BWC Claims Without a Lawyer

We are all familiar with the old proverb that “a man who is his own lawyer has a fool for a client.” A recent case out of Greene County, Ohio demonstrates how true this is with workers’ compensation claims.

In Amara v. ATK Space Systems the injured worker had a back injury in 2005. His BWC claim was allowed. In 2010 he sought to additionally recognize his claim for the additional condition of “disc herniation L4-5.” When this request was denied, he filed an appeal to the Greene County Court of Common Pleas. He did this all without a lawyer.

His case lingered on until 2013 when he failed to appear for court-ordered mediation or to respond to the Court’s request for an explanation as to why his case should not be dismissed. This was all repeated in 2014. In 2015 he sought to transfer venue to a Michigan U.S. District Court arguing that extensive pre-trial publicity would make it impossible to seat an impartial jury. Again, the Court dismissed his case. The injured worker appealed.
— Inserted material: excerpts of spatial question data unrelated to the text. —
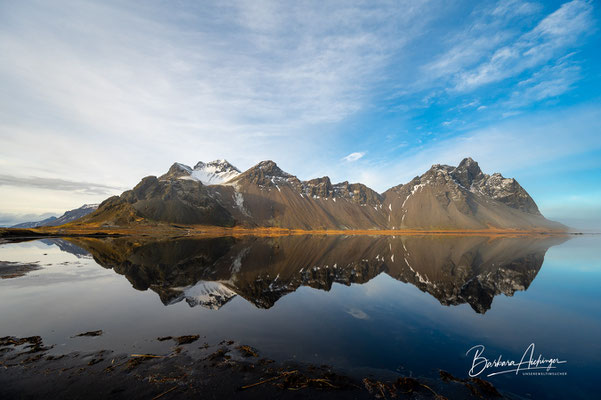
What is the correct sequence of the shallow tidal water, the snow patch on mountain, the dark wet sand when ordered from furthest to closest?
the snow patch on mountain
the shallow tidal water
the dark wet sand

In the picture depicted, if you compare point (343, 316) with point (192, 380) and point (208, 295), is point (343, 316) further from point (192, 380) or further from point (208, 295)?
point (208, 295)

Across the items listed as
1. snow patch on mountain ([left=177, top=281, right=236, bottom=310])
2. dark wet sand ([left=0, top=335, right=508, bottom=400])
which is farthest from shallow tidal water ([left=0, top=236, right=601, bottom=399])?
dark wet sand ([left=0, top=335, right=508, bottom=400])

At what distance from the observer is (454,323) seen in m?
18.2

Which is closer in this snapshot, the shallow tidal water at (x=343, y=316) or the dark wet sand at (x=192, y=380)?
the dark wet sand at (x=192, y=380)

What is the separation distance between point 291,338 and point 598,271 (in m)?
55.7

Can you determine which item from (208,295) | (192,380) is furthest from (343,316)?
(208,295)

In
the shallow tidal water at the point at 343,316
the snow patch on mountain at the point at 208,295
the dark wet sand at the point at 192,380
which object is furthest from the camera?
the snow patch on mountain at the point at 208,295

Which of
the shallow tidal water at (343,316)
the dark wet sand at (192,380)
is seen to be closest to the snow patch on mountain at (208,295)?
the shallow tidal water at (343,316)

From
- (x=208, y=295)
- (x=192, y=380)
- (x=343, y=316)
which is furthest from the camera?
(x=208, y=295)

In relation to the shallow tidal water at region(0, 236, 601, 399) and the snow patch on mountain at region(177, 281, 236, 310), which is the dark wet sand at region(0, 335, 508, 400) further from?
the snow patch on mountain at region(177, 281, 236, 310)

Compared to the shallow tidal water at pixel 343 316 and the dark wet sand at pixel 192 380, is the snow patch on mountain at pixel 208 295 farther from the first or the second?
the dark wet sand at pixel 192 380

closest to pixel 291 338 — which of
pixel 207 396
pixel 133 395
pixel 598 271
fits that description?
pixel 207 396

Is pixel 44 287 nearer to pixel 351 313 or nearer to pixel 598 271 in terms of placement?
pixel 351 313

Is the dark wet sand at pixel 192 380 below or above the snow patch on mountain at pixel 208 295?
above
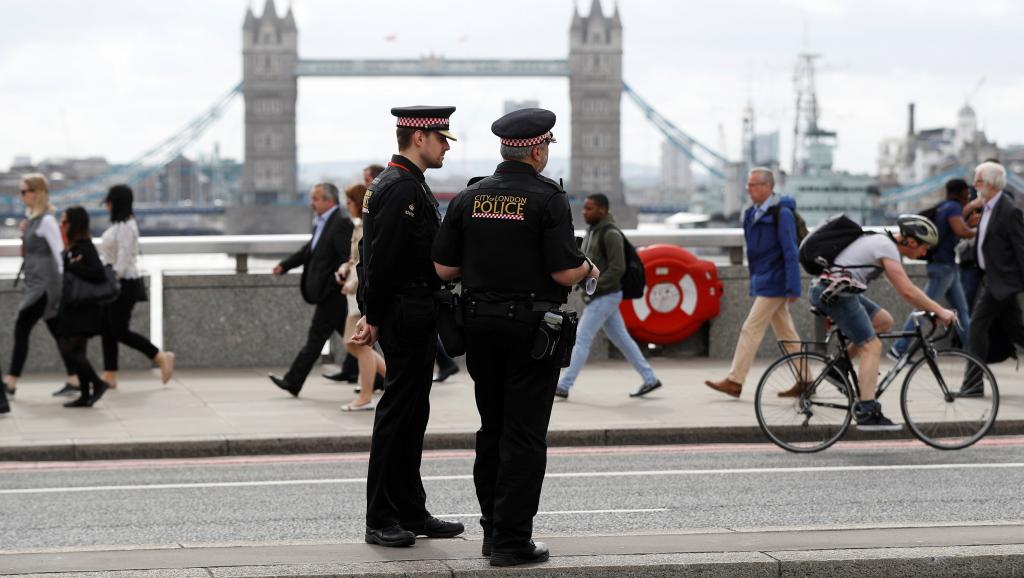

Ohio Revised Code § 4123.512 establishes jurisdiction of the injured workers’ claim in Ohio common pleas court. It is not possible to remove a case to another state. Moreover, since the injured worker’s case was dismissed “without prejudice,” he still retains the ability to refile in Greene County and ultimately have a jury decide its’ outcome…so long as he follows the right procedure.

This case has languished in and out of court for five years. Had the injured worker retained counsel, it is likely that this could have been resolved years ago. Workers’ compensation claims are complicated legal matters. Both the BWC and the employer have lawyers, and so should you.